Submitted to: Cucurbitaceae Proceedings
Publication Type: Proceedings
Publication Acceptance Date: 11/12/2000
Publication Date: N/A
Citation: Interpretive Summary: Genes, the action factors which regulate life in living organisms, are located on chromosomes which are present in every cell of organisms. Genes are positioned on chromosomes in linear arrays such that every gene has a specific location on chromosomes. Much emphasis recently has been placed on determining the location of genes on chromosomes by biotechnologies. As information on their location becomes available, genetic maps are made such that genes can be located on specific chromosomes. We have developed several such maps in cucumber using several different biotechnologies. These maps show the location of different genes but cannot be compared to one another unless they are brought together using maps that show all the relationships found in the separate maps. We designed experiments and used computer analysis to merge the several maps into a unified map. This gives plant geneticists and plant breeders a better understanding of the genetics of cucumber and allows them the potential to create cucumber cultivars with higher yield and better quality more rapidly.
Technical Abstract: Linkage maps in cucumber (Cucumis sativus var. sativus L.) have been constructed using morphological traits, isozymes, restriction fragment length polymorphisms (RFLPs), and random amplified polymorphic DNAs (RAPDs).
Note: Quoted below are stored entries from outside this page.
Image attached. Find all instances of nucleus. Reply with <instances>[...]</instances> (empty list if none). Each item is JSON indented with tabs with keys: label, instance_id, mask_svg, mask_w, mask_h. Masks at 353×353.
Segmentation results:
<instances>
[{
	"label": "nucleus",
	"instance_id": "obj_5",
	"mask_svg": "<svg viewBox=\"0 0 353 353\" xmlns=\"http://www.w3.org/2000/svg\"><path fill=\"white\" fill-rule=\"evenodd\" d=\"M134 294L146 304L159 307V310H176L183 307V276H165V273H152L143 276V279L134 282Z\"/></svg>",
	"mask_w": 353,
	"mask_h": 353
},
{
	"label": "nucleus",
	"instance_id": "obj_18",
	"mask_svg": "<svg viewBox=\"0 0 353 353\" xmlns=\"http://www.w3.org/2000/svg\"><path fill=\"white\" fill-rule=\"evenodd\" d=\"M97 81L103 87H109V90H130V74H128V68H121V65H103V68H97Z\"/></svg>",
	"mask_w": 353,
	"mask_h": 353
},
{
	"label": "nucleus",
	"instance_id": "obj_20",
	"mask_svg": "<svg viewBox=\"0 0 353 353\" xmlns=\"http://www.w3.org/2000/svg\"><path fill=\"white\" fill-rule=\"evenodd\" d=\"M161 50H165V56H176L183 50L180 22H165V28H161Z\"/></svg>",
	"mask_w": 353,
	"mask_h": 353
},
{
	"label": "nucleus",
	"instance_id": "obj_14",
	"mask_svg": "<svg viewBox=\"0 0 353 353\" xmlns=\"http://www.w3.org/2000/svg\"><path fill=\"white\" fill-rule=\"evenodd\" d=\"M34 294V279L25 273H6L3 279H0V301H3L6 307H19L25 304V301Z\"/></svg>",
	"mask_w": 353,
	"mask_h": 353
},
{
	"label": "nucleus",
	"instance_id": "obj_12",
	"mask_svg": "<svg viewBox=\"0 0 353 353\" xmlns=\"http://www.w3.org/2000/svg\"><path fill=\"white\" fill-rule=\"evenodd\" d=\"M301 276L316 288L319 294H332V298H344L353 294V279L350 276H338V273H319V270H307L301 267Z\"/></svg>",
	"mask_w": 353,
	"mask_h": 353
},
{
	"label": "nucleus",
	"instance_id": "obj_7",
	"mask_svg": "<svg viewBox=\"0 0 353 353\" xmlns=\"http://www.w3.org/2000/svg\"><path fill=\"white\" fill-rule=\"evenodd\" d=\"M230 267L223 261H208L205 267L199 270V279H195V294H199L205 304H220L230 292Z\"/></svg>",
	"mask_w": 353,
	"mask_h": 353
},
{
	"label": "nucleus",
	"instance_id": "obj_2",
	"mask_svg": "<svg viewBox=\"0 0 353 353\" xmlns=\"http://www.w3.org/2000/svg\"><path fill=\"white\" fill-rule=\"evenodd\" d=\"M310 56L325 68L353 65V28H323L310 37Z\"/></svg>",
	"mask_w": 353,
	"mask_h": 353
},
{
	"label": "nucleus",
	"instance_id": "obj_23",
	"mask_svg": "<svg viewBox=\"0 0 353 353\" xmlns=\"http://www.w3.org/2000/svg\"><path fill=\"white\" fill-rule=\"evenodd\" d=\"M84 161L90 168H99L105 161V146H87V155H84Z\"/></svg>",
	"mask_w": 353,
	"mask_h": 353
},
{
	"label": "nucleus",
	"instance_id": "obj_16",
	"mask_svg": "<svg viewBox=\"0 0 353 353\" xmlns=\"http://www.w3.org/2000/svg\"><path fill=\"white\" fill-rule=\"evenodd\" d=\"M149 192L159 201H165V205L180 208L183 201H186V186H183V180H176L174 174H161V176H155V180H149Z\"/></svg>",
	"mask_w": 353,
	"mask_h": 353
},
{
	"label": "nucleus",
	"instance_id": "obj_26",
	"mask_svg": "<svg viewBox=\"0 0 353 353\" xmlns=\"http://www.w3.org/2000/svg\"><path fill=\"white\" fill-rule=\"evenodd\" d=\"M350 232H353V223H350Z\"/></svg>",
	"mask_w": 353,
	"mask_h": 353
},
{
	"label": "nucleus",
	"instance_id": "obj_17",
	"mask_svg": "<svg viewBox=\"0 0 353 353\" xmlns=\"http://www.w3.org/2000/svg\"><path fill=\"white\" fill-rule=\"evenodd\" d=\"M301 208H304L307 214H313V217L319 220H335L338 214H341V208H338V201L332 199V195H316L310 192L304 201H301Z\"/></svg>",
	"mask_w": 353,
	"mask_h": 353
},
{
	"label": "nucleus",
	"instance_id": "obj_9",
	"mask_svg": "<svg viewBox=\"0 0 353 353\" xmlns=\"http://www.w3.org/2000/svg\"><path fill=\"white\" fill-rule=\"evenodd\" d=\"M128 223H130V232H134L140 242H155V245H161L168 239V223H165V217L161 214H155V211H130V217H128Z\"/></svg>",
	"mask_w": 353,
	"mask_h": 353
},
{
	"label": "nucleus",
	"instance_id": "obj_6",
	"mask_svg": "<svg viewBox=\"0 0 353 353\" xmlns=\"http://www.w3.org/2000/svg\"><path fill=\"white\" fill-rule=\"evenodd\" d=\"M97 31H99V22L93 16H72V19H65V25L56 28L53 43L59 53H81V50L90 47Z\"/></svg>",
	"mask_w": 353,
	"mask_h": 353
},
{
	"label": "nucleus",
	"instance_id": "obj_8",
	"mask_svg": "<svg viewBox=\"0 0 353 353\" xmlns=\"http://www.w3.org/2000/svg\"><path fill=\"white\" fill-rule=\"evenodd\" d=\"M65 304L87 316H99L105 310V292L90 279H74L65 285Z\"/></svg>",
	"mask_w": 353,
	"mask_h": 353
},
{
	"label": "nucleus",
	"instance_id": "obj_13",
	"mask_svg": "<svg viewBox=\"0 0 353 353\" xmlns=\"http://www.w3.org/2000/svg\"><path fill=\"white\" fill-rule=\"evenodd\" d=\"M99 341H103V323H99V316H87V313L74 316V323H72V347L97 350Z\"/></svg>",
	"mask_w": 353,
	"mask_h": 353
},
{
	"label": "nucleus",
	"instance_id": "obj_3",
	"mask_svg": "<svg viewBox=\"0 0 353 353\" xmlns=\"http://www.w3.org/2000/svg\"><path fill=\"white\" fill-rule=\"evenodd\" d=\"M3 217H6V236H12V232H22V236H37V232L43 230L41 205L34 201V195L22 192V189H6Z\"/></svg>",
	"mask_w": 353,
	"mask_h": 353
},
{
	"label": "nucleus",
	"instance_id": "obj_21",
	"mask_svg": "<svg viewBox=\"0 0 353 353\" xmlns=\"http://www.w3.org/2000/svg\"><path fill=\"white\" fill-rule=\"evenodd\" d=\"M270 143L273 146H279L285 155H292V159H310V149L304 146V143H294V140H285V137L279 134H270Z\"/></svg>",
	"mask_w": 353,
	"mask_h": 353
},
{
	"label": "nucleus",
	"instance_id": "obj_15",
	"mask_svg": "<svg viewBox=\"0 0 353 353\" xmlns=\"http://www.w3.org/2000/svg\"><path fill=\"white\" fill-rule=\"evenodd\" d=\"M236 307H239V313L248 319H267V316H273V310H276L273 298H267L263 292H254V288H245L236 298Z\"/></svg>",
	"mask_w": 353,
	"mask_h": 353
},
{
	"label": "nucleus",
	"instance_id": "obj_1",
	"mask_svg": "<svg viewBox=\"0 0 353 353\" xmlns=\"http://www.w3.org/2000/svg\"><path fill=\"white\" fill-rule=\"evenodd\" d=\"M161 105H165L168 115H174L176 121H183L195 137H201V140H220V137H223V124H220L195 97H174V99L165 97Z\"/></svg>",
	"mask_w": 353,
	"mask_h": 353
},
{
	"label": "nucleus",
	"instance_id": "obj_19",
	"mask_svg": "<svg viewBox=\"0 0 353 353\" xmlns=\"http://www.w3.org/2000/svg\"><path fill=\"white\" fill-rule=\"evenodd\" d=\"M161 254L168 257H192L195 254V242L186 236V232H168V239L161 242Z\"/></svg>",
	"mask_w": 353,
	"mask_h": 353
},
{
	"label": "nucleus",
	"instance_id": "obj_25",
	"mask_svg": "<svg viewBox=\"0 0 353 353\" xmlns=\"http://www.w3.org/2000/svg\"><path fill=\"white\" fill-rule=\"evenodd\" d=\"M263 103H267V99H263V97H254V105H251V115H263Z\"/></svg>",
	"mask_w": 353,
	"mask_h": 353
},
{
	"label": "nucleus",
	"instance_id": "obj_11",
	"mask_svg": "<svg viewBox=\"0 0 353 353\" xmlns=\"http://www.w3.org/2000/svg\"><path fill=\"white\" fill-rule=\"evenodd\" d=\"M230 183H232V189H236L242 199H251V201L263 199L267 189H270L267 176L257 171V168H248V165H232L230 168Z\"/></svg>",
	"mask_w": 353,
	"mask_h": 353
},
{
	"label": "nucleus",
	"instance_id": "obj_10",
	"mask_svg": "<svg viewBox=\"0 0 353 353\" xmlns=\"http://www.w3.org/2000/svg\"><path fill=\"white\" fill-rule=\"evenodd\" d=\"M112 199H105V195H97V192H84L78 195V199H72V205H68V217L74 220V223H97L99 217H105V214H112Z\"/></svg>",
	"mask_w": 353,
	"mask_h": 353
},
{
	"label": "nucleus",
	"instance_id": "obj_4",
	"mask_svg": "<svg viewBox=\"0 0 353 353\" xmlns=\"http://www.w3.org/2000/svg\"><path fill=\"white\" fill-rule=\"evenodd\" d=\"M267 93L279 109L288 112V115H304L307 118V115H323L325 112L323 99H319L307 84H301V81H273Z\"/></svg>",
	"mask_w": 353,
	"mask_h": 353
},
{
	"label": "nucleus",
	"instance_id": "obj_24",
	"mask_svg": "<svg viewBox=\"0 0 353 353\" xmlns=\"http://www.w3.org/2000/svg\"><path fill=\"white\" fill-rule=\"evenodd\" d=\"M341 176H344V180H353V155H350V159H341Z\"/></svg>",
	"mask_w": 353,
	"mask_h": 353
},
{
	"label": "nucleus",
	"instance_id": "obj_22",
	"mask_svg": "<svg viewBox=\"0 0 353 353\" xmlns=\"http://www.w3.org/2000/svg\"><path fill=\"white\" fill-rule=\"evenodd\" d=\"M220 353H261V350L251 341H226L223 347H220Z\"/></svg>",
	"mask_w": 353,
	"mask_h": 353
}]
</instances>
The lack of polymorphism in cucumber has led to the construction of relatively unsaturated maps (13 to 80 points). We have used the computer programs MapMaker v.1.0 and JoinMap v.1.0 to construct and join the map of Fanourakis and Simon (1987), Knerr and Staub (1992), Kennard et al. (1994), and Meglic and Staub (1996). These map-merging experiments produced a 134-point narrow-based map consisting of morphological traits, disease resistance loci, isozymes, RFLPs, and RAPDs spanning 431 cM having a mean interval distance of 3.2 cM. A second map was constructed using data from two relatively wide crosses in cucumber; GY-14 (C.s.) x PI 183967 (C. sativus var.hardwickii) (Kennard et al., 1994) and H-19 (C.s.) x G421 (C.s.) (Serquen et al. 1996) produced a 147-point wide based merged map spanning 458 cM where the mean marker interval was 3.1 cM. In some cases, single and flanking marker-trait relationships were relatively close (1 to 3 cM) in both consensus maps [e.g., downy mildew resistance (dm) and scab resistance (Ccu)]. These maps represent the "best fit" of the data used, but difficulties were encountered when manipulating large data sets having missing values. Moreover, the two maps could not be merged because of a paucity of common anchor points.